Begin Provided material

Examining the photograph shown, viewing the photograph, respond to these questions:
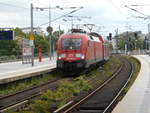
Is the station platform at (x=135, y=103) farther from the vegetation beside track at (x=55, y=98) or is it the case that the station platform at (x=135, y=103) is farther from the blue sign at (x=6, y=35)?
the blue sign at (x=6, y=35)

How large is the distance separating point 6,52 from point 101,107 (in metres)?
70.9

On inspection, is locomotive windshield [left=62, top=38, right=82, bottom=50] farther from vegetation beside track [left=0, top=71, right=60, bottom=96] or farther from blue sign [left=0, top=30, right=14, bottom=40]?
blue sign [left=0, top=30, right=14, bottom=40]

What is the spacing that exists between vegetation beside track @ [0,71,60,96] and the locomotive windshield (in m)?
2.79

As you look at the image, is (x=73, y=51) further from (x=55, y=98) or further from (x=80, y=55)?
(x=55, y=98)

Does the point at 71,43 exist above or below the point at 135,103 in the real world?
above

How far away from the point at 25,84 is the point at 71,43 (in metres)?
→ 6.21

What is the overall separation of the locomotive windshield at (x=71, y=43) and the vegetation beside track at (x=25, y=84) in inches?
110

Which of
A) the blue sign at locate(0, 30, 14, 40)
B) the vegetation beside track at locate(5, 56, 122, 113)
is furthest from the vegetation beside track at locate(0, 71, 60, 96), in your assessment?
the blue sign at locate(0, 30, 14, 40)

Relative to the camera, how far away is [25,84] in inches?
1030

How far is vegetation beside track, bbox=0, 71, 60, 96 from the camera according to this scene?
891 inches

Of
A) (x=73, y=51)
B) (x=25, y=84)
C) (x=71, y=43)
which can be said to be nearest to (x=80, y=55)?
(x=73, y=51)

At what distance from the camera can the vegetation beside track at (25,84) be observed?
22.6 meters

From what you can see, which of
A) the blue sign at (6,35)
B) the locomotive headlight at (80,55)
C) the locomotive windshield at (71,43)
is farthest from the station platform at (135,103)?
the blue sign at (6,35)

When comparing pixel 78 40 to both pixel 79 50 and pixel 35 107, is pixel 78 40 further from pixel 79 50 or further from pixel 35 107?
pixel 35 107
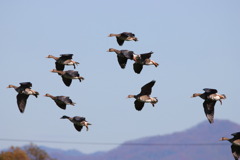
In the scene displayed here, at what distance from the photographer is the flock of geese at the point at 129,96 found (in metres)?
40.3

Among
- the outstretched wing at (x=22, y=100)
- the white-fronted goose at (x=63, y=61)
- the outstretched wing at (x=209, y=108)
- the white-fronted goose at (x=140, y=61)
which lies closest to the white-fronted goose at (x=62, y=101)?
the outstretched wing at (x=22, y=100)

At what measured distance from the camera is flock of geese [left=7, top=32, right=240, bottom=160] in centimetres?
4028

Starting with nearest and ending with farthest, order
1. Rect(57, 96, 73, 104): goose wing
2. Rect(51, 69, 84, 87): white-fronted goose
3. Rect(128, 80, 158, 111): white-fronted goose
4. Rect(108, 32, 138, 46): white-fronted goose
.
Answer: Rect(57, 96, 73, 104): goose wing → Rect(51, 69, 84, 87): white-fronted goose → Rect(128, 80, 158, 111): white-fronted goose → Rect(108, 32, 138, 46): white-fronted goose

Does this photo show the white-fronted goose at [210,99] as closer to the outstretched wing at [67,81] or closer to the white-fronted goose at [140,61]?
the white-fronted goose at [140,61]

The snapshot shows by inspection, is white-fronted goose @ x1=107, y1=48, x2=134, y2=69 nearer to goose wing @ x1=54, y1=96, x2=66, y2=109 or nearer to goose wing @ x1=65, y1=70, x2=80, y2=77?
goose wing @ x1=65, y1=70, x2=80, y2=77

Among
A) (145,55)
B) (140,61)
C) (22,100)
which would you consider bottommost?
(22,100)

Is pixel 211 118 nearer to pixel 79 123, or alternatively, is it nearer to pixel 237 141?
pixel 237 141

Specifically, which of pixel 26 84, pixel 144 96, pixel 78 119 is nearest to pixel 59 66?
pixel 26 84

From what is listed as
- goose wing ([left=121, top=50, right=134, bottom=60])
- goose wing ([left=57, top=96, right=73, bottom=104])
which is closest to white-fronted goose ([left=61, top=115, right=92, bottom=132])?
goose wing ([left=57, top=96, right=73, bottom=104])

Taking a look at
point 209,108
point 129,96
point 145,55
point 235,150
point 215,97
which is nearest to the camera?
point 235,150

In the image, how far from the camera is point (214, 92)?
40.8m

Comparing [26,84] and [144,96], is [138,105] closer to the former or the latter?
[144,96]

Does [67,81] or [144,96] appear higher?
[67,81]

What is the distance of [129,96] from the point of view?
44.1m
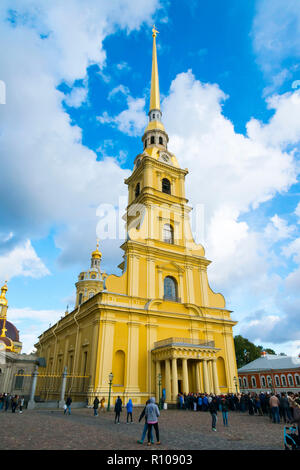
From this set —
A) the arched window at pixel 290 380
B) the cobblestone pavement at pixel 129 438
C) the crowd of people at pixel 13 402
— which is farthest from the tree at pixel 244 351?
the cobblestone pavement at pixel 129 438

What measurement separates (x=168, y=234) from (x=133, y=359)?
13.7 m

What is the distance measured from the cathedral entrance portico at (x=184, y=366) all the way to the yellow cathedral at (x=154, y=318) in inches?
2.9

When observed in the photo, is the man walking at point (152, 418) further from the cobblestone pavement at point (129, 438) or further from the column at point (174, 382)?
the column at point (174, 382)

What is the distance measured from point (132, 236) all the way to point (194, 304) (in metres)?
8.94

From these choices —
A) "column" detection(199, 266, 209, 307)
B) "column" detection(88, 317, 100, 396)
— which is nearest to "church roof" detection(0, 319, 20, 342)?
"column" detection(88, 317, 100, 396)

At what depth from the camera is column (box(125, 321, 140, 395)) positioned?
77.4ft

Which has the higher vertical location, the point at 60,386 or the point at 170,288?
the point at 170,288

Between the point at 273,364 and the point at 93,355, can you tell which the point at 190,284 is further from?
the point at 273,364

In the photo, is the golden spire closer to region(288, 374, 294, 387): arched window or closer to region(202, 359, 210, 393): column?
region(202, 359, 210, 393): column

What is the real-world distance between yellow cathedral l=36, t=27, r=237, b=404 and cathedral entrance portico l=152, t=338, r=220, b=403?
0.24ft

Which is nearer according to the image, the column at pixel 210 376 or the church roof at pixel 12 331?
the column at pixel 210 376

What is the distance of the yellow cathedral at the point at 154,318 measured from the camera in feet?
78.1

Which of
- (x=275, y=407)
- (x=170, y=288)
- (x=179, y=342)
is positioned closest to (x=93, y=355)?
(x=179, y=342)

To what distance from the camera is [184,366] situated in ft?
77.0
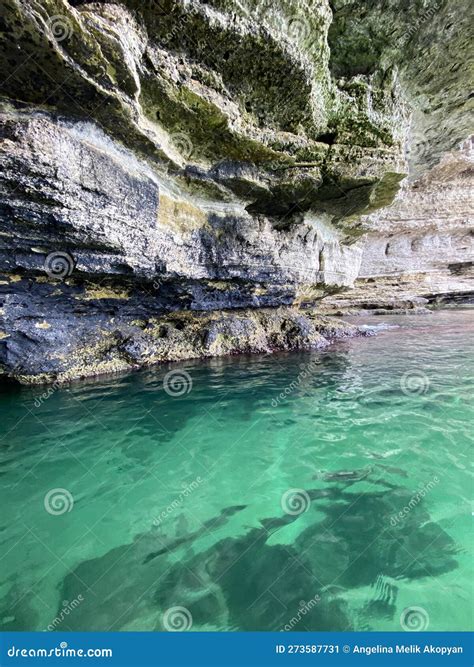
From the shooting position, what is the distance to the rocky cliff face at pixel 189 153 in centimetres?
516

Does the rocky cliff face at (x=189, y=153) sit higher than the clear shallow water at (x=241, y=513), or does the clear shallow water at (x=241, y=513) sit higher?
the rocky cliff face at (x=189, y=153)

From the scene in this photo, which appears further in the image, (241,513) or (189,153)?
(189,153)

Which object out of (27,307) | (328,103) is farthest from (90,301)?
(328,103)

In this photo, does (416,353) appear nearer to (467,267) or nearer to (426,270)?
(426,270)

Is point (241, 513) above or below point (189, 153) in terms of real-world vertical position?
below

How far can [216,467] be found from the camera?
4.34 m

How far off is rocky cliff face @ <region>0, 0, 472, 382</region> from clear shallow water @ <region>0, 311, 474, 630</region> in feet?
10.3

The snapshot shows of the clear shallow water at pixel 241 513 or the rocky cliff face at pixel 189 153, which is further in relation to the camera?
the rocky cliff face at pixel 189 153

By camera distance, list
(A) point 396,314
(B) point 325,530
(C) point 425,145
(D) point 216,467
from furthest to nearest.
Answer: (A) point 396,314
(C) point 425,145
(D) point 216,467
(B) point 325,530

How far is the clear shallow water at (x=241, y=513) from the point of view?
95.6 inches

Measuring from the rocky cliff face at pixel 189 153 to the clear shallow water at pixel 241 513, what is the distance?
313 cm

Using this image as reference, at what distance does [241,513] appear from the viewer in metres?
3.44

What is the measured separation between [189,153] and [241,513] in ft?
25.1

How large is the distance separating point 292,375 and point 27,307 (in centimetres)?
689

End Provided material

▸ What this task involves
Reproduce the records word for word, beginning at the line that contains "The snapshot shows of" and stopping at the end of the records.

▸ Written answer
The snapshot shows of the clear shallow water at pixel 241 513 or the rocky cliff face at pixel 189 153, which is further in relation to the camera?
the rocky cliff face at pixel 189 153

By camera distance, list
(A) point 396,314
(B) point 325,530
(C) point 425,145
(D) point 216,467
from furthest to nearest.
Answer: (A) point 396,314
(C) point 425,145
(D) point 216,467
(B) point 325,530

How far is the clear shallow water at (x=241, y=513) from the point of view?
95.6 inches

Measuring from the rocky cliff face at pixel 189 153 to the clear shallow water at pixel 241 513, what is the distance?
313 cm

Using this image as reference, at what distance does [241,513] appear from the viewer in metres?
3.44

What is the measured separation between [189,153] and [241,513] in ft?
25.1

How large is the distance separating point 292,375 and point 27,307 (in centimetres)?
689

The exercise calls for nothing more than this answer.